(WINDSOR, ON) – The Art Gallery of Windsor has announced the installation of three new exhibitions available through to January 22, 2017. Occupying the 2nd and 3rd floors at the AGW, the exhibitions include a retrospective of works by Brenda Francis Pelkey, a multi-media presentation from Governor General’s Award winners Lisa Steele and Kim Tomczak, and a celebration of Ojibwa artist Carl Beam featuring works held by the gallery.
“These exhibitions explore concerns important to the Gallery’s on-going commitments to cutting edge contemporary art programming,” said Catharine Mastin, the director of the Art Gallery of Windsor. “The three shows bring together culturally diverse and feminist viewpoints and they offer visitors the opportunity to appreciate contemporary art produced by artists couples, artist families, and artist collaborations.”
Four Directions is a showcase of Beam’s works acquired and held by the AGW. Referring to the four directions of Indigenous cultures, the works look at issues and politics from the perspective of First Nations.
“The exhibition includes many figurative works from the artist’s major body of portraiture that developed between 2000 and 2002 … including portraits of Louis Riel and Jim Thorpe,” explained exhibition curator Jaclyn Meloche. “The biographies of these subjects suggest some of the struggles of Canada’s First Nations people to achieve recognition.”

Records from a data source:
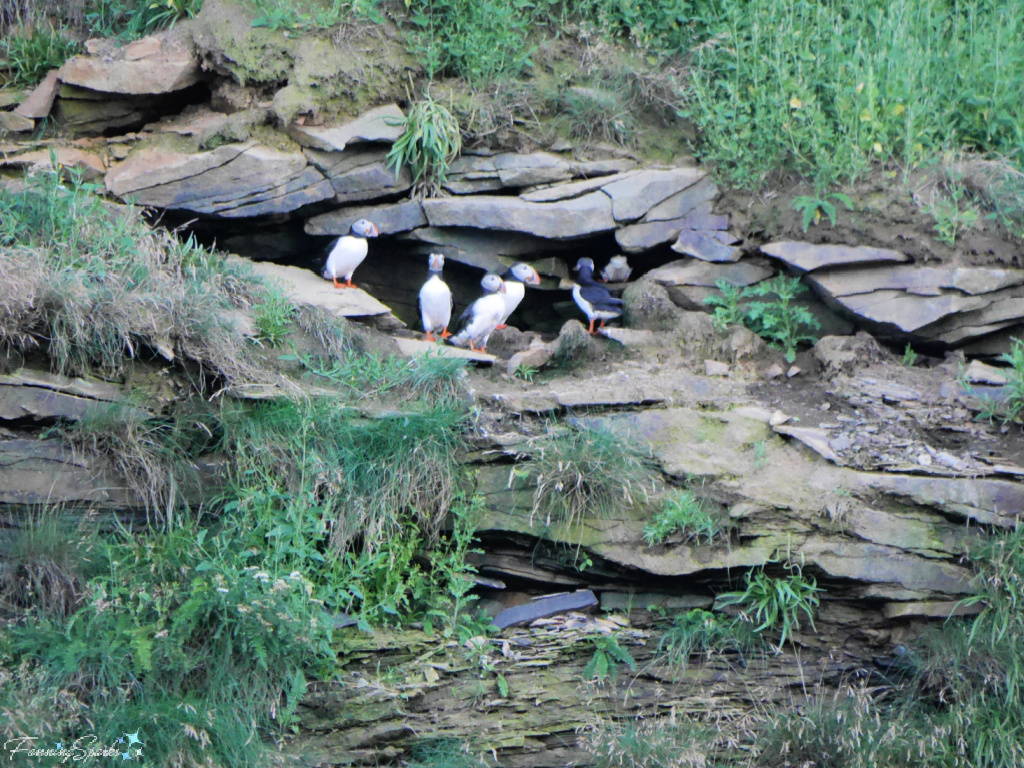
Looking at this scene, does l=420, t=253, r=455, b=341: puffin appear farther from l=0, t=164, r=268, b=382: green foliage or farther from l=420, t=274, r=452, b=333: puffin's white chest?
l=0, t=164, r=268, b=382: green foliage

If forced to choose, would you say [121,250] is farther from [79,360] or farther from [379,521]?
[379,521]

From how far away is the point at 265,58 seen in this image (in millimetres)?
6887

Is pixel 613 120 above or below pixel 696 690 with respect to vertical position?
above

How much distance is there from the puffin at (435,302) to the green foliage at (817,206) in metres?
2.47

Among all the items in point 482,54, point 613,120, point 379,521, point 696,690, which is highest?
point 482,54

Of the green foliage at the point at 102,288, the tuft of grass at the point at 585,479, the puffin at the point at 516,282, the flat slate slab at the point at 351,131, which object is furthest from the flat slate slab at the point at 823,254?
the green foliage at the point at 102,288

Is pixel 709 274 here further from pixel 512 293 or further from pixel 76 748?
pixel 76 748

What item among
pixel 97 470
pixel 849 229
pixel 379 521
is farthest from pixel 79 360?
pixel 849 229

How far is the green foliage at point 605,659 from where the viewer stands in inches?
183

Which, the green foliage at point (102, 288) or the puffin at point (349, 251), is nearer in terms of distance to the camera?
the green foliage at point (102, 288)

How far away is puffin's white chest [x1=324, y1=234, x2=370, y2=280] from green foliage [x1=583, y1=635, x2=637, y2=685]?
319 centimetres

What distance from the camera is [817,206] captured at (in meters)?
6.25

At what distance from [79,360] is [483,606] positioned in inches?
98.1

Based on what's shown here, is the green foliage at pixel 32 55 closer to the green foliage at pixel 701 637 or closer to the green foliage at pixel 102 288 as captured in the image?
the green foliage at pixel 102 288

# WORK ORDER 1:
Answer these questions from the exhibition announcement:
(a) Through what date are the three new exhibitions available?
(b) Who is the director of the Art Gallery of Windsor?
(c) Between which years did Carl Beam's major body of portraiture develop?
# WORK ORDER 2:
Do these statements agree with the exhibition announcement? Answer yes or no for each, and quote the words that decide it.
(a) The exhibitions occupy the 1st and 2nd floors of the gallery.
(b) Lisa Steele and Kim Tomczak have won the Governor General's Award.
(c) Four Directions is made up of works borrowed from other collections.
# WORK ORDER 3:
List every person named in the exhibition announcement.

# YOUR SOLUTION 1:
(a) January 22, 2017
(b) Catharine Mastin
(c) 2000 and 2002

# YOUR SOLUTION 2:
(a) No: "Occupying the 2nd and 3rd floors at the AGW"
(b) Yes: "Governor General’s Award winners Lisa Steele and Kim Tomczak"
(c) No: "a showcase of Beam’s works acquired and held by the AGW"

# YOUR SOLUTION 3:
Brenda Francis Pelkey, Lisa Steele, Kim Tomczak, Carl Beam, Catharine Mastin, Jaclyn Meloche, Louis Riel, Jim Thorpe